Passage given:

BEGIN

Stephens was arrested and charged at Worship Street with disorderly conduct and assault. Mr Montagu Williams, the sitting magistrate, asked the prosecutor what the man had meant by ‘Union man’.

The sandwich professed not to know so Stephens interjected from the dock:

“I asked him if he belonged to the Labourer’s Union’.

‘Union for what?’ demanded Mr Williams

‘To prevent a man working unless he belongs to it’ came Stephens’ defiant reply.

‘That is a very disgraceful union then’, snapped the magistrate.

At this Stephens pullet a small booklet from his pocket and handed it to the policeman by the dock. It was entitled ‘The Dock, Wharf, and General Labourers Union of Great Britain and Ireland’. It was stamped to show that Stephens was a fully paid up member and declared that Ben Tillett was it secretary. It was the union Tillett had formed in 1887 as the Tea Operatives and General Labourers’ Association which, from small beginnings, had swelled to over 30,000 members by the end of 1889.

Stephens was part of a growing movement of organised labour and his confidence and bravado in the dock are perhaps indicative of how union members felt in the wake of their victory that year. Montagu Williams was neither impressed nor intimidated however, and was seemingly resolved to reassert the authority of the ruling class in the face of such an upstart.

END

Dataset excerpt:
BEGIN

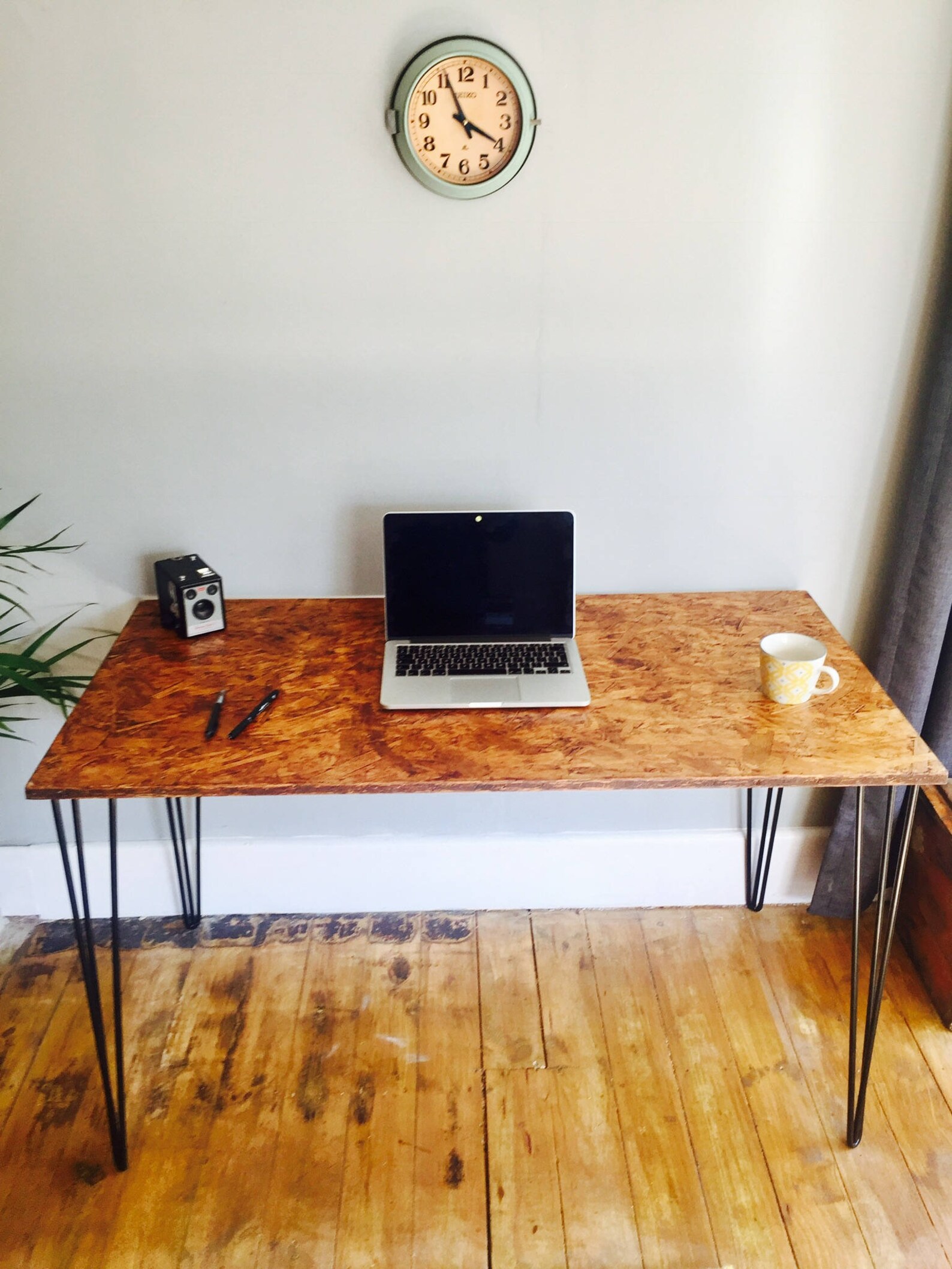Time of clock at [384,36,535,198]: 3:55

END

Exercise tasks:
- 1) Answer these questions from the passage on Stephens's court appearance:
(a) What was Stephens charged with?
(b) What title was printed on the booklet he produced?
(c) How many members did the union have by the end of 1889?
- 2) Please extract the section of the passage on Stephens's court appearance from "The sandwich professed" to "Stephens’ defiant reply.", word for word.
- 3) In one to three sentences, explain what the passage on Stephens's court appearance says his confidence and bravado in the dock may indicate.
The data here were drawn from a separate source.

Solutions to the problems:
- 1)
(a) Disorderly conduct and assault.
(b) "The Dock, Wharf, and General Labourers Union of Great Britain and Ireland."
(c) Over 30,000.

- 2)
The sandwich professed not to know so Stephens interjected from the dock:

“I asked him if he belonged to the Labourer’s Union’.

‘Union for what?’ demanded Mr Williams

‘To prevent a man working unless he belongs to it’ came Stephens’ defiant reply.

- 3) His confidence and bravado may indicate how union members felt after their victory that year. Stephens was part of a growing movement of organized labor.